AIM —
The records below are to be repeated in full, exactly as they are.

— START OF EXERCISE INPUTS —

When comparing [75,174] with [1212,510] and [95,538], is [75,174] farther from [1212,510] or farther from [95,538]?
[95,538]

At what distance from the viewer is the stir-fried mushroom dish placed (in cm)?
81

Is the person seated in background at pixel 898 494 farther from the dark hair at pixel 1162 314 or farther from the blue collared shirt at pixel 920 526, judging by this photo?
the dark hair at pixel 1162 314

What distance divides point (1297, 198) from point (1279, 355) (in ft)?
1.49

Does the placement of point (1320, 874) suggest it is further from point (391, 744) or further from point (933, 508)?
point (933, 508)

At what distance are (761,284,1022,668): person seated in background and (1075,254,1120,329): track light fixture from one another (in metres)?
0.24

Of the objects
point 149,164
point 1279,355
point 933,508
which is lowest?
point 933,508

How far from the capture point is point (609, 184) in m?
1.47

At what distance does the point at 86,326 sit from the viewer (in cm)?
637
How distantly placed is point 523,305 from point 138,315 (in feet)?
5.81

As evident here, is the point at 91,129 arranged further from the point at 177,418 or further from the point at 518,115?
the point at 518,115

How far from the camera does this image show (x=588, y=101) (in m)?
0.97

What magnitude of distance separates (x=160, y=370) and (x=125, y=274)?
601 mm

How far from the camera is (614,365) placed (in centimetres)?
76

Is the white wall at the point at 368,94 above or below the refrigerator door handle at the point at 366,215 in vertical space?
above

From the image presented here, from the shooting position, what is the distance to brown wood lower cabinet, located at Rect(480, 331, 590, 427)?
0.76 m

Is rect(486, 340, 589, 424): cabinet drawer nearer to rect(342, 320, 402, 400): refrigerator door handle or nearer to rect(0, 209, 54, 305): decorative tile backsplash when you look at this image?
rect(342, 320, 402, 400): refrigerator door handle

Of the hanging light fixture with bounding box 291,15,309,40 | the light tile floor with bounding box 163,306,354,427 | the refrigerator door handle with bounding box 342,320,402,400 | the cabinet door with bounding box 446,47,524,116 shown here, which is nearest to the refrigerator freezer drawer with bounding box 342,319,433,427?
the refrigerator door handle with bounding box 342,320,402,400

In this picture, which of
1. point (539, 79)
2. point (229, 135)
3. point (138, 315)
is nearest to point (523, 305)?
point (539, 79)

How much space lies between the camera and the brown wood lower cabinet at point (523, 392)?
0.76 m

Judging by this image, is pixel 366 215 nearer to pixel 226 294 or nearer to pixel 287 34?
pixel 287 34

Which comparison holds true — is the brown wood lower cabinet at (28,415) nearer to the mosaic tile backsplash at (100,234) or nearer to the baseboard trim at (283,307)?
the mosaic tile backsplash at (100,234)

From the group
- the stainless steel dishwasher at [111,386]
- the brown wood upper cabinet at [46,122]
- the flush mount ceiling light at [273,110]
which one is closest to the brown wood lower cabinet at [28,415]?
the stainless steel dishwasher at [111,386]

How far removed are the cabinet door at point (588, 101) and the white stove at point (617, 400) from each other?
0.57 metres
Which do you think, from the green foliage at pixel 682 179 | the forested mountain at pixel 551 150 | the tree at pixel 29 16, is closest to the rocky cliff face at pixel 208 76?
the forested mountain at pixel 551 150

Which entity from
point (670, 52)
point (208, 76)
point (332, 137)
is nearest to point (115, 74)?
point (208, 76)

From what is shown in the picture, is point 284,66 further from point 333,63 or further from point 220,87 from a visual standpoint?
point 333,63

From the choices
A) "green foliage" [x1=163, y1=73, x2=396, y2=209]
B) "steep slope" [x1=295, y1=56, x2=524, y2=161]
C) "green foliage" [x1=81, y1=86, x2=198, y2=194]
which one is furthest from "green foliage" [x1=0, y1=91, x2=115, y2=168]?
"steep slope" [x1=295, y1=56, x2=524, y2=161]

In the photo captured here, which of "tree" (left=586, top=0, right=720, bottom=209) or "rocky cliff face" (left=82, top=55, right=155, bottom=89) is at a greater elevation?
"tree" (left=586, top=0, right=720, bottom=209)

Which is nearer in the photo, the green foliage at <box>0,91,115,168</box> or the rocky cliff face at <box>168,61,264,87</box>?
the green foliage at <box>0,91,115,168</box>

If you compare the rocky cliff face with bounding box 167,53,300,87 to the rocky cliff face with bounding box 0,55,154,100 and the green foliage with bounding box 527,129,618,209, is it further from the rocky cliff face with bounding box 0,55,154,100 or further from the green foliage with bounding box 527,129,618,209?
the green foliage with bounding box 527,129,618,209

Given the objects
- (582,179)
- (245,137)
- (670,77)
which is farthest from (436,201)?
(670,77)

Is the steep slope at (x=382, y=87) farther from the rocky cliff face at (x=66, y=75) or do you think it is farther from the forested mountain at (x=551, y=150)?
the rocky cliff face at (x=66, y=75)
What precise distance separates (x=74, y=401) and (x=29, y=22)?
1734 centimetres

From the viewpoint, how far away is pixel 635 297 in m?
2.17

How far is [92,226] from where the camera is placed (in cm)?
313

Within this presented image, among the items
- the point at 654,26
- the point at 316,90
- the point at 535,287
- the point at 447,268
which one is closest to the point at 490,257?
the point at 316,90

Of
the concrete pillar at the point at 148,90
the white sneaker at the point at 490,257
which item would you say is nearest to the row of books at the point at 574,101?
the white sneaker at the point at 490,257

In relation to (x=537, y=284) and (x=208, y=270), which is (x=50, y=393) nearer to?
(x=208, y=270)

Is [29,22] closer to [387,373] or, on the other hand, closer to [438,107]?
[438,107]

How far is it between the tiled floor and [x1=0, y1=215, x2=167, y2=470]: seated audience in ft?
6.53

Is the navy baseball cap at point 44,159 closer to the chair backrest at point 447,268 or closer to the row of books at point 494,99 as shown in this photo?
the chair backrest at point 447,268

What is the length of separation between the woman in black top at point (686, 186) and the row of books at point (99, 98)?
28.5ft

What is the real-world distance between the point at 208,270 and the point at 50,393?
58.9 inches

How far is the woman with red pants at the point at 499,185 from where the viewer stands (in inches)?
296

— END OF EXERCISE INPUTS —

RESULT FOR THIS EXERCISE —
When comparing [75,174] with [1212,510] and [95,538], is [75,174] farther from [1212,510] or farther from [95,538]?
[95,538]

At what distance from the viewer is the stir-fried mushroom dish placed (in cm)?
81

Is the person seated in background at pixel 898 494 farther from the dark hair at pixel 1162 314 or farther from the blue collared shirt at pixel 920 526, judging by this photo?
the dark hair at pixel 1162 314

What distance divides point (1297, 198) from point (1279, 355) (in ft)?
1.49

Does the placement of point (1320, 874) suggest it is further from point (391, 744) or further from point (933, 508)?
point (933, 508)

At what distance are (761,284,1022,668): person seated in background and (1075,254,1120,329): track light fixture from one another (in metres)?
0.24

Of the objects
point 149,164
point 1279,355
point 933,508
which is lowest?
point 933,508

How far from the capture point is point (609, 184) in m?
1.47

At what distance does the point at 86,326 sit from the viewer (in cm)?
637
How distantly placed is point 523,305 from point 138,315 (in feet)?
5.81

As evident here, is the point at 91,129 arranged further from the point at 177,418 or further from the point at 518,115?
the point at 518,115

How far from the camera does this image show (x=588, y=101) (in m)?
0.97

What magnitude of distance separates (x=160, y=370) and (x=125, y=274)?
601 mm

How far from the camera is (614,365) placed (in centimetres)?
76

Is the white wall at the point at 368,94 above or below the refrigerator door handle at the point at 366,215 in vertical space?
above

From the image presented here, from the shooting position, what is the distance to brown wood lower cabinet, located at Rect(480, 331, 590, 427)?
0.76 m

Is rect(486, 340, 589, 424): cabinet drawer nearer to rect(342, 320, 402, 400): refrigerator door handle or nearer to rect(0, 209, 54, 305): decorative tile backsplash when you look at this image?
rect(342, 320, 402, 400): refrigerator door handle

Of the hanging light fixture with bounding box 291,15,309,40 | the light tile floor with bounding box 163,306,354,427 | the refrigerator door handle with bounding box 342,320,402,400 | the cabinet door with bounding box 446,47,524,116 shown here, which is nearest to the refrigerator freezer drawer with bounding box 342,319,433,427?
the refrigerator door handle with bounding box 342,320,402,400

In this picture, which of
1. point (539, 79)
2. point (229, 135)
3. point (138, 315)
is nearest to point (523, 305)?
point (539, 79)

How much space lies between the camera and the brown wood lower cabinet at point (523, 392)?
0.76 m

Judging by this image, is pixel 366 215 nearer to pixel 226 294 or nearer to pixel 287 34?
pixel 287 34

Which comparison holds true — is the brown wood lower cabinet at (28,415) nearer to the mosaic tile backsplash at (100,234) or nearer to the baseboard trim at (283,307)?
the mosaic tile backsplash at (100,234)

From the group
- the stainless steel dishwasher at [111,386]
- the brown wood upper cabinet at [46,122]
- the flush mount ceiling light at [273,110]
which one is closest to the brown wood lower cabinet at [28,415]?
the stainless steel dishwasher at [111,386]

How far removed are the cabinet door at point (588, 101) and the white stove at point (617, 400) from each other?
0.57 metres
Which do you think, from the green foliage at pixel 682 179 | the forested mountain at pixel 551 150 | the tree at pixel 29 16, is closest to the rocky cliff face at pixel 208 76?
the forested mountain at pixel 551 150

Which entity from
point (670, 52)
point (208, 76)
point (332, 137)
is nearest to point (115, 74)?
point (208, 76)

From what is shown in the picture, is point 284,66 further from point 333,63 or further from point 220,87 from a visual standpoint?
point 333,63

From the choices
A) "green foliage" [x1=163, y1=73, x2=396, y2=209]
B) "steep slope" [x1=295, y1=56, x2=524, y2=161]
C) "green foliage" [x1=81, y1=86, x2=198, y2=194]
which one is furthest from "green foliage" [x1=0, y1=91, x2=115, y2=168]?
"steep slope" [x1=295, y1=56, x2=524, y2=161]

In the photo captured here, which of "tree" (left=586, top=0, right=720, bottom=209) or "rocky cliff face" (left=82, top=55, right=155, bottom=89) is at a greater elevation?
"tree" (left=586, top=0, right=720, bottom=209)

Which is nearer in the photo, the green foliage at <box>0,91,115,168</box> or the rocky cliff face at <box>168,61,264,87</box>?
the green foliage at <box>0,91,115,168</box>

If you compare the rocky cliff face with bounding box 167,53,300,87 to the rocky cliff face with bounding box 0,55,154,100 and the green foliage with bounding box 527,129,618,209, is it further from the rocky cliff face with bounding box 0,55,154,100 or further from the green foliage with bounding box 527,129,618,209?
the green foliage with bounding box 527,129,618,209

Given the objects
- (582,179)
- (245,137)
- (670,77)
which is farthest from (436,201)?
(670,77)

Is the steep slope at (x=382, y=87) farther from the rocky cliff face at (x=66, y=75) or do you think it is farther from the forested mountain at (x=551, y=150)?
the rocky cliff face at (x=66, y=75)
What precise distance separates (x=74, y=401) and (x=29, y=22)?
1734 centimetres

From the viewpoint, how far away is pixel 635 297 in m?
2.17

How far is [92,226] from where the camera is placed (in cm)?
313

Within this presented image, among the items
- the point at 654,26
- the point at 316,90
- the point at 535,287
- the point at 447,268
which one is closest to the point at 490,257?
the point at 316,90

Of
the concrete pillar at the point at 148,90
the white sneaker at the point at 490,257
which item would you say is nearest to the row of books at the point at 574,101?
the white sneaker at the point at 490,257

In relation to (x=537, y=284) and (x=208, y=270), which is (x=50, y=393) nearer to?
(x=208, y=270)

Is [29,22] closer to [387,373] or, on the other hand, closer to [438,107]?
[438,107]

How far is it between the tiled floor and [x1=0, y1=215, x2=167, y2=470]: seated audience in ft?
6.53

Is the navy baseball cap at point 44,159 closer to the chair backrest at point 447,268 or closer to the row of books at point 494,99 as shown in this photo?
the chair backrest at point 447,268

What is the length of separation between the woman in black top at point (686, 186) and the row of books at point (99, 98)?
28.5ft

What is the real-world distance between the point at 208,270 and the point at 50,393?
58.9 inches

How far is the woman with red pants at the point at 499,185 from where the viewer stands (in inches)?
296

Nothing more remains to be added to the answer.